As housing is in hot demand, first mortgage loans were the fastest growing segment of the loan portfolio, up 18.2%. At Dakota Plains Federal Credit Union ($49.5M, Edgeley, ND), first mortgage loans were up 37.4% and member business loans increased 52.7%. It’s the type of success credit unions across the state are experiencing.
Source: Callahan & Associates’ 2013 Credit Union Directory
In addition to loan growth, North Dakota was a top performing state in share growth and asset growth in the second quarter. Its 13.2% share growth is the highest second-quarter growth in the state’s history, led by Tolna Co Op FCU ($1.5M, Tolna, ND), with share growth of 37.4%. Assets in the state grew 13.7% to $2.8 billion.
Beyond growth metrics, North Dakota reported a delinquency rate of 57 basis points, second only to New Hampshire. Nine of North Dakota’s 42 credit unions reported no delinquent loans – meaning 21.4% of credit unions in the state have no delinquent loans. The state’s ROA of 1.15% is up 38 basis points from June 2011, and ranks fifth in the nation, according to the 2013 Credit Union Directory.

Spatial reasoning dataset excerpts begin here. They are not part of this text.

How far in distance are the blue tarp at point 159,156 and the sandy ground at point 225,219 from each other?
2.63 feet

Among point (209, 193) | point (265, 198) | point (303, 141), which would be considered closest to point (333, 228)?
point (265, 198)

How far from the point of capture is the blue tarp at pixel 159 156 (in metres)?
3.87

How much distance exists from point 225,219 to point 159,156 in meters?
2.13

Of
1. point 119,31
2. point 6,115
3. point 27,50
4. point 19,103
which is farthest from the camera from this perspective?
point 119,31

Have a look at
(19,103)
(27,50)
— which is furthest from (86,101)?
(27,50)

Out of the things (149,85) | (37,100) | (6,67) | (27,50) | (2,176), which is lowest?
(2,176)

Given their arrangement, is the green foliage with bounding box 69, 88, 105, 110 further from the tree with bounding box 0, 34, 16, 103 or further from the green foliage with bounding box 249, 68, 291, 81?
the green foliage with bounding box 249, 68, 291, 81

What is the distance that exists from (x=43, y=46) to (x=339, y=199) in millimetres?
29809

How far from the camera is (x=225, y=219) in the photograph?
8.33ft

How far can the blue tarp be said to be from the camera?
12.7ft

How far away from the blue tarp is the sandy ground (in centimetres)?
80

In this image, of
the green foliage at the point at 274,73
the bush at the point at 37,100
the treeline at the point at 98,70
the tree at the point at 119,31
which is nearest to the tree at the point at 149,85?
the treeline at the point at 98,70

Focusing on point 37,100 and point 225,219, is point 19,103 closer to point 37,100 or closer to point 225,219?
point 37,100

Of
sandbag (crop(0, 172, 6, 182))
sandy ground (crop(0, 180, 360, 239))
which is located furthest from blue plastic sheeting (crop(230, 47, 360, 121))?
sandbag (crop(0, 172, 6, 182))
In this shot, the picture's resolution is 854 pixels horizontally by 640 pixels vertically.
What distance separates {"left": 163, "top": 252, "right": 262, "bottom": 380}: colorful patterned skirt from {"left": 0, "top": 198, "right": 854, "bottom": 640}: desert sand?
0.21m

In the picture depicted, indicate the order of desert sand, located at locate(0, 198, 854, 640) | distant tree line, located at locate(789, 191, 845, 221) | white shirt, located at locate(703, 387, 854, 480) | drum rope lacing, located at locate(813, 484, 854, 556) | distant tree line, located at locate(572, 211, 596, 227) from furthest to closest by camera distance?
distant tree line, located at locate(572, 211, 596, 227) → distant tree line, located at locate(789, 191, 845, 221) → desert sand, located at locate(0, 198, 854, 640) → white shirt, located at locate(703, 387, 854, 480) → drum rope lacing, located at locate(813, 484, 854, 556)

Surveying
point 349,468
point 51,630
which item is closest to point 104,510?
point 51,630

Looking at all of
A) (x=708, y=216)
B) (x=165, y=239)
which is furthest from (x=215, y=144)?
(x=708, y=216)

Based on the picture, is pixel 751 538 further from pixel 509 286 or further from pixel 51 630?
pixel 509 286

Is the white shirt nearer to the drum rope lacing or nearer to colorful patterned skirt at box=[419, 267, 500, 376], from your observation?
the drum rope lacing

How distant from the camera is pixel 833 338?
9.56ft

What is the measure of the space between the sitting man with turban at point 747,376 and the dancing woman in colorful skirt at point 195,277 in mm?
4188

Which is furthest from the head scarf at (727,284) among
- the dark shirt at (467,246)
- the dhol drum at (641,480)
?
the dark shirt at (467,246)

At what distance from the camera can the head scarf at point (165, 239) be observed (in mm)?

Although North Dakota credit unions are reporting outstanding performance in many areas, they rank 25th for member growth. North Dakota reported member growth of 2.3%, matching the national average. The average member growth runs counter to the state’s own population growth, which is growing significantly as oil projects are attracting swarms of jobseekers. These trends indicate that much of North Dakota credit union’s noteworthy growth in loans, shares, and assets is from within their own memberbase.
So, if credit unions there focused on turning the influx of new residents into credit union members, they could have the potential to grow their balance sheets even further. Though the oil boom will not last forever, credit unions in North Dakota are making the most of this unprecedented opportunity.